▸ **WORK TO COMPLETE**
Repeat the data word for word. Do not include the pictures.
####
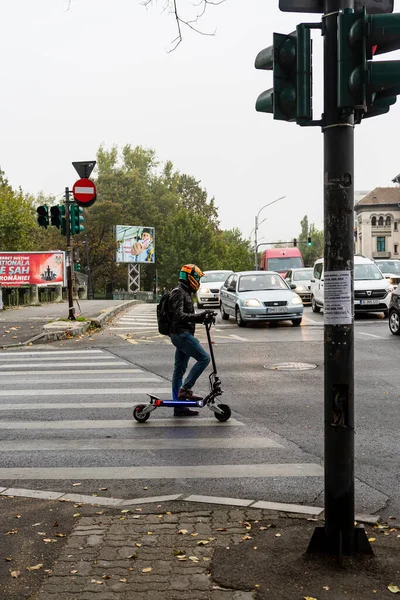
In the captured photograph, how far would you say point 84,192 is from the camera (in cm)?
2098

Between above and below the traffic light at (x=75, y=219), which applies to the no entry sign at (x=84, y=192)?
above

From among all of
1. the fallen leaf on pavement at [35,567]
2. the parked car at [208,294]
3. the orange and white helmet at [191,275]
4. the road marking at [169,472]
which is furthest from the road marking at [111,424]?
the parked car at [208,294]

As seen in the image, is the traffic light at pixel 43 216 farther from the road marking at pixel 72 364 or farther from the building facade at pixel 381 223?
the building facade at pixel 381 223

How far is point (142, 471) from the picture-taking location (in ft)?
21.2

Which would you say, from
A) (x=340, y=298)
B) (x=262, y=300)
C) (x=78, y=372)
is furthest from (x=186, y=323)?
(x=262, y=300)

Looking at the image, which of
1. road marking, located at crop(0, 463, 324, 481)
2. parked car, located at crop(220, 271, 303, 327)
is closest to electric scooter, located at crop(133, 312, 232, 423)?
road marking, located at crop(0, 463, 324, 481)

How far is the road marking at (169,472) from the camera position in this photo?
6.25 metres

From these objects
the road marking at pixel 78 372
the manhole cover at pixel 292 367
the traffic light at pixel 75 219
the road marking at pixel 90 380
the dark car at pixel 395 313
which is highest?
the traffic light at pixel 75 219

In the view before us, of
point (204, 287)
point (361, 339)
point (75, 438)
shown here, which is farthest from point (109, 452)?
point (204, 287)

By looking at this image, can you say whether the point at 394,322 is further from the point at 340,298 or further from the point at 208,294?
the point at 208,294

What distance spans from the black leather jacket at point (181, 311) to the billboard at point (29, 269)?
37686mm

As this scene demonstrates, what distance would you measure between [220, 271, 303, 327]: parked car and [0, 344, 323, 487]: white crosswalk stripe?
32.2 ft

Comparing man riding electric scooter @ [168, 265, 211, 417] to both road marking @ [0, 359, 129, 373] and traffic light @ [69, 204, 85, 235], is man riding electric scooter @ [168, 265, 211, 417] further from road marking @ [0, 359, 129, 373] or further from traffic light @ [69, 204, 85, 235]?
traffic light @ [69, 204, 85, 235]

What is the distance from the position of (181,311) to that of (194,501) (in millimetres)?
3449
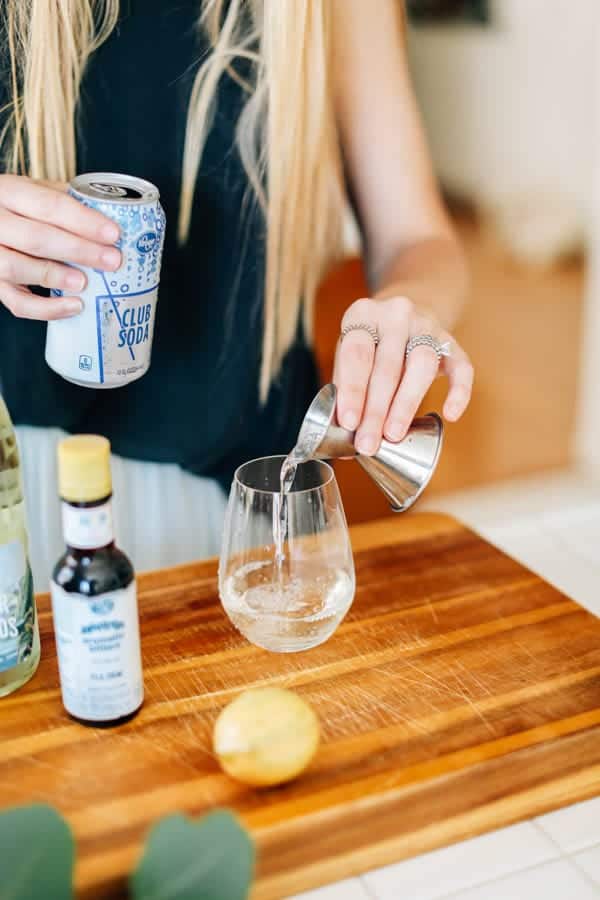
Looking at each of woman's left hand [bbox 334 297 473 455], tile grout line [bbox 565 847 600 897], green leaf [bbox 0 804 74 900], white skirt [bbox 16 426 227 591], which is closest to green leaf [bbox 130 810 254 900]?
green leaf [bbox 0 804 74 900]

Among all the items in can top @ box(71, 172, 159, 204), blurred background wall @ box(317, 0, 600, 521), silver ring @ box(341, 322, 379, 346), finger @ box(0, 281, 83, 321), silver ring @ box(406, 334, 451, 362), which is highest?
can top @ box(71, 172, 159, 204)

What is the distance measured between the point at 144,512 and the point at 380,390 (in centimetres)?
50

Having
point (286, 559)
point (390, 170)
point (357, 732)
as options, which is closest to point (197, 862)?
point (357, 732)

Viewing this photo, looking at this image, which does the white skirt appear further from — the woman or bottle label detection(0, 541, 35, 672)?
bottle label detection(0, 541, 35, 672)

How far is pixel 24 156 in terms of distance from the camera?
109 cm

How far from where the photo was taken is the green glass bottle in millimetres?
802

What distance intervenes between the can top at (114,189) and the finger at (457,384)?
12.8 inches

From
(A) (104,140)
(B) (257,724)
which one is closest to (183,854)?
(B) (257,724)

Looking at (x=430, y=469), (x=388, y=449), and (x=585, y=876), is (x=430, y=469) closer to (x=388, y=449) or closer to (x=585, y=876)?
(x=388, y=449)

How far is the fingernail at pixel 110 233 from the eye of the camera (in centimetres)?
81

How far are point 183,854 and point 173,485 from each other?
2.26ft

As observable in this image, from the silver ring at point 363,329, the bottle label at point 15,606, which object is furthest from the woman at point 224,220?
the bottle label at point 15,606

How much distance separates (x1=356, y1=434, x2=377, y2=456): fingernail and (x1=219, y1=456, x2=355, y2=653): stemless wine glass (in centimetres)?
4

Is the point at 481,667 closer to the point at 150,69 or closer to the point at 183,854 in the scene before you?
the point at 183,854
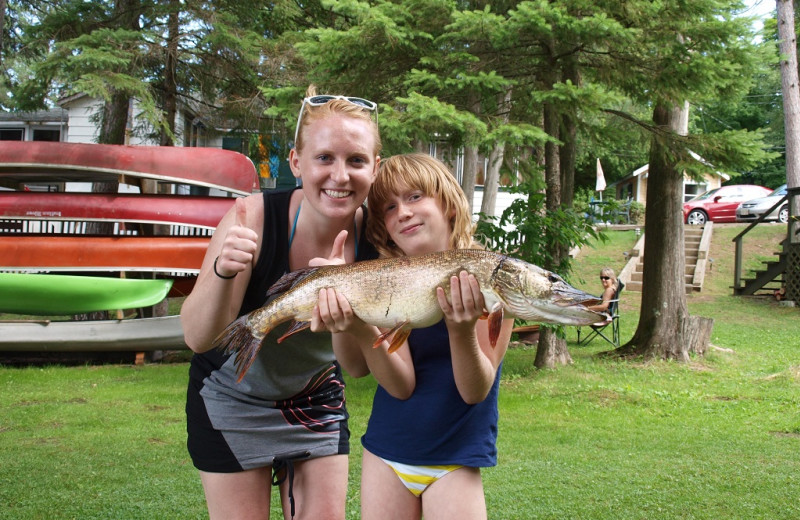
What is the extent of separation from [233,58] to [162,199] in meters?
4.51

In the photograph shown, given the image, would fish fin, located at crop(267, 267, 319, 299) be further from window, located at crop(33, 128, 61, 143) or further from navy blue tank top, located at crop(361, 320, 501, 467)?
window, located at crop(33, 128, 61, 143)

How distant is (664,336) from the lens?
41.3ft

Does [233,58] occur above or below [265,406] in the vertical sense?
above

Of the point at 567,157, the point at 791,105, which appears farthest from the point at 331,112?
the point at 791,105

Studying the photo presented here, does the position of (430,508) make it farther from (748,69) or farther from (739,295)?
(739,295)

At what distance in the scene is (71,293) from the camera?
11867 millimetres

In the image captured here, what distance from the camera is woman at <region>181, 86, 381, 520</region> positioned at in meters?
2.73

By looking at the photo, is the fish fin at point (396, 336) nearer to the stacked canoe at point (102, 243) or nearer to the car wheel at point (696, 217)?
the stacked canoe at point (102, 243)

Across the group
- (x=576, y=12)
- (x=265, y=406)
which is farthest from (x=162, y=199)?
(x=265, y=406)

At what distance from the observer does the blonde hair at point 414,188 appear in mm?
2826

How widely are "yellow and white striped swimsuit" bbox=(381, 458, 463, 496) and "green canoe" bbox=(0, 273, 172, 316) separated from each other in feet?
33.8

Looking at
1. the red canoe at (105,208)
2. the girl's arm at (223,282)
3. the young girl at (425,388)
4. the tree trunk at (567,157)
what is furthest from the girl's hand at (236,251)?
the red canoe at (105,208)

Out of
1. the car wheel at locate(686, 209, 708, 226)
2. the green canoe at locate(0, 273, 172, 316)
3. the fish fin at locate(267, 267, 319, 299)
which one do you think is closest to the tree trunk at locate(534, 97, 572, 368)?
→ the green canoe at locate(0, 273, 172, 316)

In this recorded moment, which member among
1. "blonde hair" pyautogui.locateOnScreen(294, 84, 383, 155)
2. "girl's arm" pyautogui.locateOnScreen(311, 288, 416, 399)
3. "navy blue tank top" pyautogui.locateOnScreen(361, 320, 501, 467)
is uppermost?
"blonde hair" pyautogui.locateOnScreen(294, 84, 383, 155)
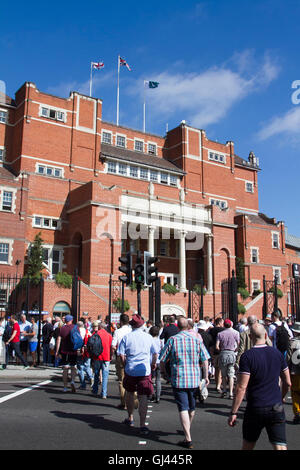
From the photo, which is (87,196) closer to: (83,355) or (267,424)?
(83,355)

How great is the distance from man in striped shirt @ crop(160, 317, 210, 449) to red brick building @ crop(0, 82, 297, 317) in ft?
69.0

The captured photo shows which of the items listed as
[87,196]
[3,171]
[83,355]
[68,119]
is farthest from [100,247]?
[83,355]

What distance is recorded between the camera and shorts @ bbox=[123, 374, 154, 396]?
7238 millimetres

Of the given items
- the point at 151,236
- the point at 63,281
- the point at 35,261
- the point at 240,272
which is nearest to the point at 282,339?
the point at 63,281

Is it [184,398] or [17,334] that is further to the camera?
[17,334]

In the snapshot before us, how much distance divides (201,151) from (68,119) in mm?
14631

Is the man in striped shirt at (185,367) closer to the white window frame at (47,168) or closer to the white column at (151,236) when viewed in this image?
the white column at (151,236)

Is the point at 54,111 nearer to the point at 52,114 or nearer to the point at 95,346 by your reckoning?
####
▸ **ANSWER FOR THIS EXERCISE**
In the captured photograph, how far would you say point 84,192 is from the camera (in cm)?
2098

Between above and below the traffic light at (x=75, y=219), which applies to the no entry sign at (x=84, y=192)?
above

From among all of
1. the fallen leaf on pavement at [35,567]
2. the parked car at [208,294]
3. the orange and white helmet at [191,275]
4. the road marking at [169,472]
which is furthest from the road marking at [111,424]?
the parked car at [208,294]

As seen in the image, is the traffic light at pixel 43 216 farther from the road marking at pixel 72 364 or farther from the building facade at pixel 381 223?
the building facade at pixel 381 223

How far is point (142, 471) from the picture-taking location (in ft)?
21.2

Which would you say, from
A) (x=340, y=298)
B) (x=262, y=300)
C) (x=78, y=372)
is furthest from (x=186, y=323)?
(x=262, y=300)

Looking at the image, which of
1. road marking, located at crop(0, 463, 324, 481)
2. parked car, located at crop(220, 271, 303, 327)
is closest to electric scooter, located at crop(133, 312, 232, 423)?
road marking, located at crop(0, 463, 324, 481)

How far is the road marking at (169,472) from the camera position in this photo?
6.25 metres

From these objects
the road marking at pixel 78 372
the manhole cover at pixel 292 367
the traffic light at pixel 75 219
the road marking at pixel 90 380
the dark car at pixel 395 313
which is highest?
the traffic light at pixel 75 219

In the view before us, of
point (204, 287)
point (361, 339)
point (75, 438)
shown here, which is farthest from point (109, 452)?
point (204, 287)

By looking at this image, can you say whether the point at 394,322 is further from the point at 340,298 or further from the point at 208,294?
the point at 208,294

What distance spans from the black leather jacket at point (181, 311) to the billboard at point (29, 269)?
37686mm

As this scene demonstrates, what distance would you measure between [220, 271, 303, 327]: parked car and [0, 344, 323, 487]: white crosswalk stripe?
32.2 ft

Comparing man riding electric scooter @ [168, 265, 211, 417] to both road marking @ [0, 359, 129, 373] and traffic light @ [69, 204, 85, 235], is man riding electric scooter @ [168, 265, 211, 417] further from road marking @ [0, 359, 129, 373] or further from traffic light @ [69, 204, 85, 235]?
traffic light @ [69, 204, 85, 235]

What is the distance from the position of (181,311) to that of (194,501) (in millimetres)?
3449
Looking at each of woman's left hand [bbox 334 297 473 455], tile grout line [bbox 565 847 600 897], green leaf [bbox 0 804 74 900], white skirt [bbox 16 426 227 591], which is closest to green leaf [bbox 130 810 254 900]?
green leaf [bbox 0 804 74 900]

Among all the items in can top @ box(71, 172, 159, 204), blurred background wall @ box(317, 0, 600, 521), silver ring @ box(341, 322, 379, 346), finger @ box(0, 281, 83, 321), silver ring @ box(406, 334, 451, 362), which is highest?
can top @ box(71, 172, 159, 204)

What is the distance measured between the point at 144,512 and the point at 380,390 (in centimetres)?
50

Having
point (286, 559)
point (390, 170)
point (357, 732)
as options, which is closest to point (197, 862)?
point (357, 732)

Viewing this photo, looking at this image, which does the white skirt appear further from — the woman or bottle label detection(0, 541, 35, 672)?
bottle label detection(0, 541, 35, 672)

How far is pixel 24 156 in terms of distance from the camera?
109 cm

How far from where the photo was taken is the green glass bottle in millimetres?
802

What distance intervenes between the can top at (114,189) and the finger at (457,384)?
12.8 inches

From
(A) (104,140)
(B) (257,724)
which one is closest to (183,854)?
(B) (257,724)

Looking at (x=430, y=469), (x=388, y=449), and (x=585, y=876), is (x=430, y=469) closer to (x=388, y=449) or closer to (x=585, y=876)?
(x=388, y=449)

How far is the fingernail at pixel 110 233 from the eye of the camera (in centimetres)?
81

How far are point 183,854 and point 173,485 from each other?
2.26ft

As observable in this image, from the silver ring at point 363,329, the bottle label at point 15,606, which object is furthest from the woman at point 224,220?
the bottle label at point 15,606

How much distance separates (x1=356, y1=434, x2=377, y2=456): fingernail and (x1=219, y1=456, x2=355, y2=653): stemless wine glass (in centimetres)?
4

Is the point at 481,667 closer to the point at 150,69 or closer to the point at 183,854 in the scene before you?
the point at 183,854
What is the extent of separation from [233,58] to [162,199] in meters?
4.51

In the photograph shown, given the image, would fish fin, located at crop(267, 267, 319, 299) be further from window, located at crop(33, 128, 61, 143) or further from navy blue tank top, located at crop(361, 320, 501, 467)?
window, located at crop(33, 128, 61, 143)

How distant is (664,336) from the lens?
41.3ft

Does [233,58] occur above or below [265,406] in the vertical sense?
above

Of the point at 567,157, the point at 791,105, which appears farthest from the point at 331,112?
the point at 791,105

Studying the photo presented here, does the position of (430,508) make it farther from (748,69) or farther from (739,295)?
(739,295)

At what distance in the scene is (71,293) from the camera?
11867 millimetres

In the image captured here, what distance from the camera is woman at <region>181, 86, 381, 520</region> positioned at in meters?
2.73

By looking at the photo, is the fish fin at point (396, 336) nearer to the stacked canoe at point (102, 243) or nearer to the car wheel at point (696, 217)?
the stacked canoe at point (102, 243)

Across the group
- (x=576, y=12)
- (x=265, y=406)
which is farthest from (x=162, y=199)?
(x=265, y=406)

At what distance from the observer does the blonde hair at point 414,188 appear in mm?
2826

How widely are "yellow and white striped swimsuit" bbox=(381, 458, 463, 496) and "green canoe" bbox=(0, 273, 172, 316) separated from each other in feet?
33.8

Looking at
1. the red canoe at (105,208)
2. the girl's arm at (223,282)
3. the young girl at (425,388)
4. the tree trunk at (567,157)
what is furthest from the girl's hand at (236,251)?
the red canoe at (105,208)

Out of
1. the car wheel at locate(686, 209, 708, 226)
2. the green canoe at locate(0, 273, 172, 316)
3. the fish fin at locate(267, 267, 319, 299)
which one do you think is closest to the tree trunk at locate(534, 97, 572, 368)?
→ the green canoe at locate(0, 273, 172, 316)

In this recorded moment, which member among
1. "blonde hair" pyautogui.locateOnScreen(294, 84, 383, 155)
2. "girl's arm" pyautogui.locateOnScreen(311, 288, 416, 399)
3. "navy blue tank top" pyautogui.locateOnScreen(361, 320, 501, 467)
is uppermost?
"blonde hair" pyautogui.locateOnScreen(294, 84, 383, 155)
From the photo, which is (87,196) closer to: (83,355) or (267,424)?
(83,355)

How great is the distance from man in striped shirt @ crop(160, 317, 210, 449) to red brick building @ crop(0, 82, 297, 317) in ft?
69.0

The captured photo shows which of the items listed as
[87,196]
[3,171]
[83,355]
[68,119]
is farthest from [100,247]?
[83,355]

What distance is recorded between the camera and shorts @ bbox=[123, 374, 154, 396]?
7238 millimetres

Of the given items
- the point at 151,236
- the point at 63,281
- the point at 35,261
- the point at 240,272
which is nearest to the point at 282,339?
the point at 63,281

Is it [184,398] or [17,334] that is further to the camera?
[17,334]

In the snapshot before us, how much distance divides (201,151) from (68,119) in mm?
14631

Is the man in striped shirt at (185,367) closer to the white window frame at (47,168) or closer to the white column at (151,236) when viewed in this image?
the white column at (151,236)

Is the point at 54,111 nearer to the point at 52,114 or nearer to the point at 95,346 by your reckoning?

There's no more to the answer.